Enfin, la somme forfaitaire prévue à cette clause ne peut pas correspondre à une indemnité qui serait liée à l'inexécution des obligations de la cliente, dès lors que le mandant est libre de révoquer son mandat, sauf à ne pas commettre un abus de droit, ce qui n'est pas soutenu en l'espèce.
En conséquence, l'indemnité contractuelle prévue en cas résiliation constitue un simple aménagement des conditions de rupture du contrat et, dès lors, ne représente que le prix de la faculté de résiliation unilatérale, en dehors de toute notion d'inexécution, de sorte qu'elle n'a pas le caractère d'une clause pénale susceptible d'être modifiée par le juge mais d'une clause de dédit.
Madame [I] reconnaît elle-même dans ses écritures que 'la clause convenue entre les parties qui est claire et précise doit s'appliquer'.
Elle en demande cependant la réduction, au motif que Maître [L] n'aurait travaillé que 31 heures sur son dossier.
Mais la clause de dédit n'est pas soumise à réduction judiciaire, dès lors que les parties ont seulement prévu une compensation en cas d'exercice du droit de rétractation du contrat.
Il appartient en conséquence au juge de l'honoraire d'appliquer les dispositions contractuelles et de dire que Madame [I] est tenue au paiement de la somme de 20 000 euros HT, de laquelle il convient de déduire la somme de 1 500 euros HT déjà réglée et de dire que les intérêts sont dûs à compter de la présente décision qui a procédé à la fixation du montant des honoraires.

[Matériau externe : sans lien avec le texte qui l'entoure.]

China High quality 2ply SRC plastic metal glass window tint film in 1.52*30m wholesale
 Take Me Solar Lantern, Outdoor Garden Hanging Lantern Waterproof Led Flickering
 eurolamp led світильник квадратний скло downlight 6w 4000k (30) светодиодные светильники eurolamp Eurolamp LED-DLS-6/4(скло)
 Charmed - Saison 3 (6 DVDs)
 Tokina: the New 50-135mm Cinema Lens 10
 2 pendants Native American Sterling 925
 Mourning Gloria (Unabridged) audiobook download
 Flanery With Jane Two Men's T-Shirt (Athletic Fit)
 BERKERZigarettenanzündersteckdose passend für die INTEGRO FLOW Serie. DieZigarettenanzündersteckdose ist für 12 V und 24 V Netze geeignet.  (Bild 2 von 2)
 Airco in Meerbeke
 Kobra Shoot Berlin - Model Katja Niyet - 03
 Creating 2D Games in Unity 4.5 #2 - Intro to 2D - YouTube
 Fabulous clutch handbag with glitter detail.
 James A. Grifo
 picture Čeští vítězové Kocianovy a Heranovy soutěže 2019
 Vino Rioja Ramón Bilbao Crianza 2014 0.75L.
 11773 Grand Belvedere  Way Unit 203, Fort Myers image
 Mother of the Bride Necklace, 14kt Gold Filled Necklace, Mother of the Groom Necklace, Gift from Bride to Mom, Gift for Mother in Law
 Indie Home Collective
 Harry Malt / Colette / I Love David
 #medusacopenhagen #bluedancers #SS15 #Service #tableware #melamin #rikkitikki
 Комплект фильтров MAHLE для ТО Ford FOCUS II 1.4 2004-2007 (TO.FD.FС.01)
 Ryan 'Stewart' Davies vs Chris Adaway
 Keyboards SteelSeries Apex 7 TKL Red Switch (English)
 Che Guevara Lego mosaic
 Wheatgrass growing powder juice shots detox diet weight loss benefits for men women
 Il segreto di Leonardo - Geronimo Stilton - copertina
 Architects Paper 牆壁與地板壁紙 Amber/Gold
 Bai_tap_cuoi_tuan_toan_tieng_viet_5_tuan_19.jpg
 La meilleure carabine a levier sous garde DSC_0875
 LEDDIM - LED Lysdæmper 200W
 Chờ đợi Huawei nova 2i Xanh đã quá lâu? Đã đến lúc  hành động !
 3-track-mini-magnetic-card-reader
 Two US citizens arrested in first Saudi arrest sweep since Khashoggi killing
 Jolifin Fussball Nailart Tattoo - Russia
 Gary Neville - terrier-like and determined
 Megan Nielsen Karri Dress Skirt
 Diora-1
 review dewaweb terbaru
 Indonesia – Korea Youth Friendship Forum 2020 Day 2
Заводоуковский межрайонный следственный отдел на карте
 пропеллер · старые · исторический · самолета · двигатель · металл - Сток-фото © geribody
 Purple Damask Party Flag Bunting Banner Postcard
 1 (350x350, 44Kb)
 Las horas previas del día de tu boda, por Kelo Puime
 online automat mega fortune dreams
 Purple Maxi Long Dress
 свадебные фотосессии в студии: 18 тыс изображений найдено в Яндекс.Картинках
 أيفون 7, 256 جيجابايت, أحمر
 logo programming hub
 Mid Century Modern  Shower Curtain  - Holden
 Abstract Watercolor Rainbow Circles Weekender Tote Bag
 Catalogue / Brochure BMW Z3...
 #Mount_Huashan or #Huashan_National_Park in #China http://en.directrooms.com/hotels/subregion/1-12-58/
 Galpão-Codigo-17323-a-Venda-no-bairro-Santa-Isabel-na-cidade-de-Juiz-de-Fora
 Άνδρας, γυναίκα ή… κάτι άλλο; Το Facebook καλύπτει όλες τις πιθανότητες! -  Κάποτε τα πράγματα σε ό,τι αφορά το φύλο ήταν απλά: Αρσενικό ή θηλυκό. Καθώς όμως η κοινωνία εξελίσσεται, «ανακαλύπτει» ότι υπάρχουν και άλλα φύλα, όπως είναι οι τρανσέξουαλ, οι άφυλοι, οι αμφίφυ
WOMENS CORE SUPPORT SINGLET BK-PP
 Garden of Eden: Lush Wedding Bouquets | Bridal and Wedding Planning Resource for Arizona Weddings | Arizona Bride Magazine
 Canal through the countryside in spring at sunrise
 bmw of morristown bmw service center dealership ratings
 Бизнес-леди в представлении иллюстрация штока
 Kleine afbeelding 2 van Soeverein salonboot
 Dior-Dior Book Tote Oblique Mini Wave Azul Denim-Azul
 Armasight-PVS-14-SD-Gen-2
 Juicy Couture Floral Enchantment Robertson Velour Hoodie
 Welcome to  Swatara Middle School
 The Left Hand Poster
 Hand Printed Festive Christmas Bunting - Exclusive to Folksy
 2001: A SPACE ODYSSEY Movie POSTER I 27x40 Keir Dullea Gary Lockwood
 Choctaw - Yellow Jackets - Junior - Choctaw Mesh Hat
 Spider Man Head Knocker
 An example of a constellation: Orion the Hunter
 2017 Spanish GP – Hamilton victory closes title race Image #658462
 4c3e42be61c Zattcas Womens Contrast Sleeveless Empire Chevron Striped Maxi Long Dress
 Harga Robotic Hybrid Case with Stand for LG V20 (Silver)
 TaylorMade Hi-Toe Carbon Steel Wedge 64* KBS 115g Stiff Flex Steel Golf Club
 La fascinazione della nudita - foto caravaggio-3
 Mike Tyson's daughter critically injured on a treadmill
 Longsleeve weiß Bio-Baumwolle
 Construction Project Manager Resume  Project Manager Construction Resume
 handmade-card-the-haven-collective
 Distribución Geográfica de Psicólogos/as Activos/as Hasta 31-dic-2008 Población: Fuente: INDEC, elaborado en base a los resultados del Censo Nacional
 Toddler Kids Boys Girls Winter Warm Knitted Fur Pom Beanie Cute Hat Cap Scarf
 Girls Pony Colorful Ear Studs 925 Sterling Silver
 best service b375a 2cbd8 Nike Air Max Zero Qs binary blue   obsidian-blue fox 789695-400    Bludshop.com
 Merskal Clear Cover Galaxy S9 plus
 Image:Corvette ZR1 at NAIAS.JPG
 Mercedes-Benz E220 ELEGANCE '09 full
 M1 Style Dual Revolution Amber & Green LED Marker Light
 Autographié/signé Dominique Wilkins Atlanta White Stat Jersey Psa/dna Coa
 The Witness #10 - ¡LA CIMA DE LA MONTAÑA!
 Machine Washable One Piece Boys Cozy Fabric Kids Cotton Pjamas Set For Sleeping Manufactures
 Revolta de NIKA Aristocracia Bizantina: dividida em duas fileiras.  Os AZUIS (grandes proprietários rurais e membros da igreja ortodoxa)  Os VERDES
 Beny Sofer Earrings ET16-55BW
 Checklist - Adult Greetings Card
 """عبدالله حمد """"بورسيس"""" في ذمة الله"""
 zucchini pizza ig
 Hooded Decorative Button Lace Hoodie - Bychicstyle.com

Madame [I] est tenue de régler les frais et débours qui ne sont pas compris dans les honoraires et qui sont justifiés à hauteur de 208,24 euros.
Il n'est pas inéquitable de laisser à la charge des parties les frais exposés au titre de l'article 700 du code de procédure civile.
PAR CES MOTIFS
Statuant en dernier ressort, publiquement par mise à disposition au Greffe et par décisison contradictoire
Infirme la décision déférée,
Statuant à nouveau,
Fixe les honoraires dûs à Maître [L] à la somme de 20 000 euros HT,
Constate le versement de la somme de 1 500 euros HT,
Condamne en conséquence Madame [I] à régler à Maître [L] la somme de 18 500 euros HT, outre la TVA de 20 %, avec intérêts au taux légal à compter de la présente décision,
Condamne Madame [I] à régler à Maître [L] la somme de 208,24 euros à titre de frais,
Condamne Madame [I] aux dépens,
Dit qu'en application de l'article 177 du décret n° 91-1197 du 27 novembre 1991, l'arrêt sera notifié aux parties par le greffe de la cour par lettre recommandée avec accusé de réception et vaut convocation à l'audience.